*** Begin section ***

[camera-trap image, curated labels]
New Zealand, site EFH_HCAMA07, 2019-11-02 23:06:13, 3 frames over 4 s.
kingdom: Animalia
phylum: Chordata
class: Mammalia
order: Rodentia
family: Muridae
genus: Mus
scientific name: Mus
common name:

*** End section ***

» **REQUIRED WORK**
Output an exact copy of the listing.

» **ANSWER SPACE**
[camera-trap image, curated labels]
New Zealand, site EFH_HCAMA07, 2019-11-02 23:06:13, 3 frames over 4 s.
kingdom: Animalia
phylum: Chordata
class: Mammalia
order: Rodentia
family: Muridae
genus: Mus
scientific name: Mus
common name:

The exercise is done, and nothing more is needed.